Senti, senti questo che fa!:

L’attore si dispone a interpretare il personaggio del Rapper

Grazie, fra’, te lo voglio dire sei un vero amico
se non era per te ieri sera in quel vico
io ci restavo secco e me ne andavo al creatore
‘mbriaco da fare schifo e senza un minimo di pudore
quella cazzo di figliola mi ha mandato in pappa il cervello
diceva che mi amava, fra’, ma erano solo parole, ero il suo zimbello
e l’ho scoperta che pomiciava con un truzzo che faceva schifo a guardarlo
tatuato sul collo peloso palestrato ‘mbrillantinato con la musica a palla
che usciva dalla sua miserabile biposto abartizzata
con una doppia fila di luci di posizione e la marmitta truccata
che schifo, fra’, mi è venuto da vomitare
la mia ragazza con quel truzzo, fra’, uno schifo, puah,
ho pensato mo’ lo incasino di pugni e lo mando al creatore
gli faccio vedere chi sono io che ho fatto rugby e lotta grecoromana
ma poi ho pensato se lo merita quella puttana?
No, fra’, non se lo meritava, noi a menarci e lei a sghignazzare
faceva la pupattola e io che credevo ai suoi sentimenti
ero distrutto, ‘fra, te lo posso dire a te che mi capisci
non ci ho mai saputo fare in queste cose
volevo sbattere la testa a qualche spigolo
ma non per niente, solo perché ero stato tanto stupido
ero io che mi facevo pena, fra’, un pugno nello stomaco
che stronzo che sono, fra’, e ora non so più che fare
tira fuori la moto fra’ che ce ne andiamo da questa città di merda
lontani da questa merda …

Raga’, io lo odio il sabato sera,
a farsi pe’ strada come stronzi in galera
raga’ io lo odio il sabato sera
stravaccato in quel lounge bar luccicoso
a fare il filo come ‘no stupido alla cassiera
che a tutto pensa tranne che a dare retta a un perditempo
ma è la noia, raga’, i soliti discorsi, le cazzate
le vomitate nei vicoli e poi ricominciare
tre drinchi e ancora a ciondolare nello struscio
per incontrare magari qualcuna che ci sta bene o male
ma quelle manco per niente, tutte imbrillantate
ma è solo per farsi vedere eleganti e seduttive
poi vanno a casa dal paparino arrogante
e non pensano agli sfigati arrapati
e noi a sbattere la testa e a parlare di calcio e scommesse
raga’, che squallore il sabato sera
poi magari qualcuno ha voglia di fare a mazzate
e allora ti sfoghi dai qualche cazzotto e sai come fare
e più sei sfigato e più ci dai dentro contro questo mondo di merda
con la faccia di quel tamarro che t’ha dato un calcio nelle palle
e fortunato se riporta a casa qualche osso intatto
e poi ricominci come niente a bere e a fumare
e come ultimo sfregio sbatti la bottiglia sul muro della chiesa
tanto sono tutti stronzi e non me ne frega niente.

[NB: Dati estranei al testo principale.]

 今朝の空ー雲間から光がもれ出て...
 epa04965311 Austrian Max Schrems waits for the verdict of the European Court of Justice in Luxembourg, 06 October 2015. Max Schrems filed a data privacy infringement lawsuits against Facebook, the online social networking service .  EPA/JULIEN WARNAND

L’attore torna nelle vesti del Personaggio principale

E con tutti i loro difetti, i metallici suonano e talvolta anche bene, con bruschi cambiamenti di tempo e urlacci del cantante.

E poi sono così macho …

I veri rivali dei metallici sono i gruppi hardcore.

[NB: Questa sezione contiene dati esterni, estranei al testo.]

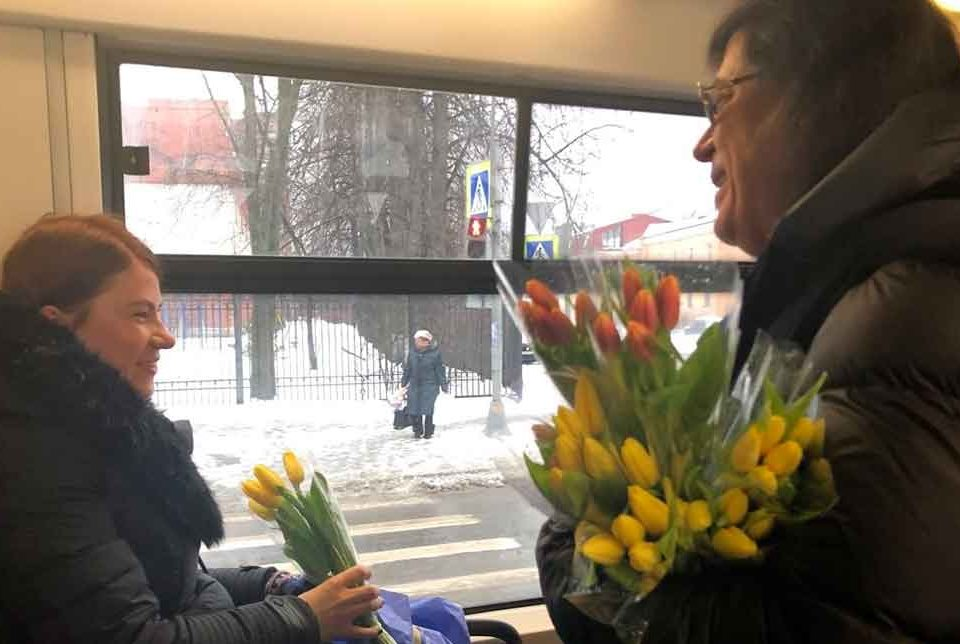 pozdravleniye-s-8-marta-2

Potrebbero suonare anche un manico di scopa,

purché a livello da ictus cerebrale.

In effetti, quello hardcore è più un atteggiamento che uno stile musicale: non si deve capire niente. Il cantante si dimena come un tarantolato che abbia preso un’insolazione, spazzolando pavimenti di localacci e ingurgitando ettolitri di birra scadente.

A un’esibizione

hardcore

bisognerebbe

portare

le cuffie

che usano i carpentieri

che fanno lavori pesanti con la scavatrice.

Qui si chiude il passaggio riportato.